-------- Records for the exercise --------
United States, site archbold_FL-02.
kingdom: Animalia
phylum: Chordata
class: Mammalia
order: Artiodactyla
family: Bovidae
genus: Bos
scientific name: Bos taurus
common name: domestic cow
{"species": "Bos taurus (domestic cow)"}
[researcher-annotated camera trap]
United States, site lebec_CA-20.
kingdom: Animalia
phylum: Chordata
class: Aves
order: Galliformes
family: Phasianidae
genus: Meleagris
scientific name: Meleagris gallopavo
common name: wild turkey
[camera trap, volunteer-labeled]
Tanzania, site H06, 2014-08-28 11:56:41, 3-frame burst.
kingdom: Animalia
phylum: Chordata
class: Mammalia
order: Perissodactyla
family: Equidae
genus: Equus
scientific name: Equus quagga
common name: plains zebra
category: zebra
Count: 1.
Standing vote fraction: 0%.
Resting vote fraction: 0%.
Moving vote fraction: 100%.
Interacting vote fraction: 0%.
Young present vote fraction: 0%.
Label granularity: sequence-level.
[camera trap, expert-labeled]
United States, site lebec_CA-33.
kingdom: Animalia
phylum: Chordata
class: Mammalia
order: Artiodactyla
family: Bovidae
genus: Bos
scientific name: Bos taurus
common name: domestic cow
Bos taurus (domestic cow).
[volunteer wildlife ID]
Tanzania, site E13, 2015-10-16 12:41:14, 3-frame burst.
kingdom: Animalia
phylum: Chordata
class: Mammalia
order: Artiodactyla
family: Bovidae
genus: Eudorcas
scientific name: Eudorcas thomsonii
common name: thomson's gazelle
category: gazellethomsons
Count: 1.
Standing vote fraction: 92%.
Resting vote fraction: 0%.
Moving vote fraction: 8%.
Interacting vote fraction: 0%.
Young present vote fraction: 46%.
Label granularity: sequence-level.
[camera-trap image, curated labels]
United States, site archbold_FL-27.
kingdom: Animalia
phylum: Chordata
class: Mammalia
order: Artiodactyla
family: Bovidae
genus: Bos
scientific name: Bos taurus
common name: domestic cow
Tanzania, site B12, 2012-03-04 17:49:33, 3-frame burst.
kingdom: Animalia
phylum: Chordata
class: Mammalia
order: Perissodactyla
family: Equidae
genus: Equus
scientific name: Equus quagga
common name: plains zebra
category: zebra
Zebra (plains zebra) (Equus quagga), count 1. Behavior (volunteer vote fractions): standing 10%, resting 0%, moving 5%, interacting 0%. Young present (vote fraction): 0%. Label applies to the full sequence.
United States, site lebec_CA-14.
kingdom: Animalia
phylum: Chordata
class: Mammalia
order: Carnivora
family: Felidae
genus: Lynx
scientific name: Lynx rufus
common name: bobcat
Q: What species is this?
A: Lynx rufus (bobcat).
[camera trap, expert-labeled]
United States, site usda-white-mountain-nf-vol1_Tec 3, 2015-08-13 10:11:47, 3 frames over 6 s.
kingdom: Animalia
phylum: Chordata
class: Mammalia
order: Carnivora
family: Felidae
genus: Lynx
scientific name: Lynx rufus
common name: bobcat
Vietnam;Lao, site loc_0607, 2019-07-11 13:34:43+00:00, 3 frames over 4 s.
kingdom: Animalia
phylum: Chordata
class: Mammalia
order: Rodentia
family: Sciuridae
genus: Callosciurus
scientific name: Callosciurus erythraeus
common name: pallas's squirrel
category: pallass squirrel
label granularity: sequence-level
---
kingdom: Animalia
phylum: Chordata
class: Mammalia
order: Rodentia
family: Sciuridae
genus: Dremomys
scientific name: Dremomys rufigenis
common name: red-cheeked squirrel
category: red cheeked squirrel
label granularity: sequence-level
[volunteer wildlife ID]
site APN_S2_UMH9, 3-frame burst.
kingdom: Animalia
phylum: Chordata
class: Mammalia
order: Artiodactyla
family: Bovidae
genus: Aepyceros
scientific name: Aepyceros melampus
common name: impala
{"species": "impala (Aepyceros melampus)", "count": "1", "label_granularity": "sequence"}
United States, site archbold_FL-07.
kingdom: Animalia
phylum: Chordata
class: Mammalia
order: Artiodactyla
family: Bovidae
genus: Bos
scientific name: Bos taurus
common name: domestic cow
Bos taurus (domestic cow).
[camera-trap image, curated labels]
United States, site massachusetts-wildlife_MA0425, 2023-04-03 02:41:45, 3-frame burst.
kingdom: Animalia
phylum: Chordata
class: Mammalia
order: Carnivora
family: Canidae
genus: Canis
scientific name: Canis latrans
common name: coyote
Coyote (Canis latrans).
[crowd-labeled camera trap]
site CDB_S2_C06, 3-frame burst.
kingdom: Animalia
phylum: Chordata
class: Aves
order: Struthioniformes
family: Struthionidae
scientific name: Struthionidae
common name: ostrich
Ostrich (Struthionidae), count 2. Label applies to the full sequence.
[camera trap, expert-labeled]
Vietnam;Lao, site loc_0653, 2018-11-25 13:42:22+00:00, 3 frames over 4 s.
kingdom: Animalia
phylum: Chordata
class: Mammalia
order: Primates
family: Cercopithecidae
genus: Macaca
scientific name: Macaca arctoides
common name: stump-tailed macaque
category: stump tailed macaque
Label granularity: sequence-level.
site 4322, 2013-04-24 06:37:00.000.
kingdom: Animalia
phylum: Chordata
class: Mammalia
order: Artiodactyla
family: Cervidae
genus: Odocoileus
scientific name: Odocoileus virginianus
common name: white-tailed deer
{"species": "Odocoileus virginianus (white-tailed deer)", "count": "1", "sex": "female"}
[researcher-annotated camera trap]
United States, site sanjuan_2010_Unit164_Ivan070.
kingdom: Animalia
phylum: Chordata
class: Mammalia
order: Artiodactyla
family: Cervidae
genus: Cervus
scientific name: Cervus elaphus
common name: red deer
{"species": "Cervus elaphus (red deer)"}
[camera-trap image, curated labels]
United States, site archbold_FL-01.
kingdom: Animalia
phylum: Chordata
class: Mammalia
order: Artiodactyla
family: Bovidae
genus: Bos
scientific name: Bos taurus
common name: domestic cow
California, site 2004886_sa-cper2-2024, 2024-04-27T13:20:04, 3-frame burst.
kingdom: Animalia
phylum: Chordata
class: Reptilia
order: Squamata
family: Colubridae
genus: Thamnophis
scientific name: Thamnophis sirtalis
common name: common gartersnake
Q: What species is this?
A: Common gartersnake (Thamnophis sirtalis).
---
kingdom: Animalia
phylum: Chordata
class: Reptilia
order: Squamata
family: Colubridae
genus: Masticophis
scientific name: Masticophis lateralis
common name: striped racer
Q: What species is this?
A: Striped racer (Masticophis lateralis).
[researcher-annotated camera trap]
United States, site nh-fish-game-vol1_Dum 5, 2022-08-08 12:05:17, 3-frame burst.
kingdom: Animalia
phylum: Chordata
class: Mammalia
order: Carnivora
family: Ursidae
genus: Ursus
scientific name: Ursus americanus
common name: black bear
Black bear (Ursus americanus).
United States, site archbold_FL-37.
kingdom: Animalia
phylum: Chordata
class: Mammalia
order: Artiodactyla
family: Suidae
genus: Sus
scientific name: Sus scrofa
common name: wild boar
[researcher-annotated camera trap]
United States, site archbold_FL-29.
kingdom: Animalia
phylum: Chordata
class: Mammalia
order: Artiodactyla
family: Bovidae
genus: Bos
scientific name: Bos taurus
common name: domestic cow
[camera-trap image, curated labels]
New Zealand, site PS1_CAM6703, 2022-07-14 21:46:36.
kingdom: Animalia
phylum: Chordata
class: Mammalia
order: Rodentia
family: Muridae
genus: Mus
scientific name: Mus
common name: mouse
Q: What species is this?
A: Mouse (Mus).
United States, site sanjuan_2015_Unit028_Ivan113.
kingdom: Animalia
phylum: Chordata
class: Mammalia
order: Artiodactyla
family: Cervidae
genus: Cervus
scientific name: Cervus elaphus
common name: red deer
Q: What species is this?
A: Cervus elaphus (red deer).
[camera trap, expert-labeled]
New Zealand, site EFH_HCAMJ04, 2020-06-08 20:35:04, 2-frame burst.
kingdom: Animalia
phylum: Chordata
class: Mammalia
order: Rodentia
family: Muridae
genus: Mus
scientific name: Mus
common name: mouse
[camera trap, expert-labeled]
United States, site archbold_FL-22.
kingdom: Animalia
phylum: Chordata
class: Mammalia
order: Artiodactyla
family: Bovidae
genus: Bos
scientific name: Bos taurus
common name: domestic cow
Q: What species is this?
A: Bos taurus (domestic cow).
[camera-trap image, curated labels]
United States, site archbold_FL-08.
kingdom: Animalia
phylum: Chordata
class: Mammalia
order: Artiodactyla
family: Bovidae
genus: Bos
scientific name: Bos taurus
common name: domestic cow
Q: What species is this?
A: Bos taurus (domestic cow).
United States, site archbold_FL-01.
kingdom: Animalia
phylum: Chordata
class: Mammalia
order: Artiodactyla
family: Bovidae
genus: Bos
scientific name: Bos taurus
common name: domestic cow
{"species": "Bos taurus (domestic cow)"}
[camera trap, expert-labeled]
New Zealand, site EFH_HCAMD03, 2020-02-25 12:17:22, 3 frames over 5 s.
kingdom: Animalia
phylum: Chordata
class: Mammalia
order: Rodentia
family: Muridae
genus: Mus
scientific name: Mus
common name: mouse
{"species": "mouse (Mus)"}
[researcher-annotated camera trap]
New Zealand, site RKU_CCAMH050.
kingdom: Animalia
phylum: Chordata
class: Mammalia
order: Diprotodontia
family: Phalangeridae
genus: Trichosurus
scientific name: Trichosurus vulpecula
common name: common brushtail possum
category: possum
--------
• **Exercise goal**: Go through the records line by line, and copy each line that holds the string "Tanzania".

• **Answer to this exercise**:
Tanzania, site H06, 2014-08-28 11:56:41, 3-frame burst.
Tanzania, site E13, 2015-10-16 12:41:14, 3-frame burst.
Tanzania, site B12, 2012-03-04 17:49:33, 3-frame burst.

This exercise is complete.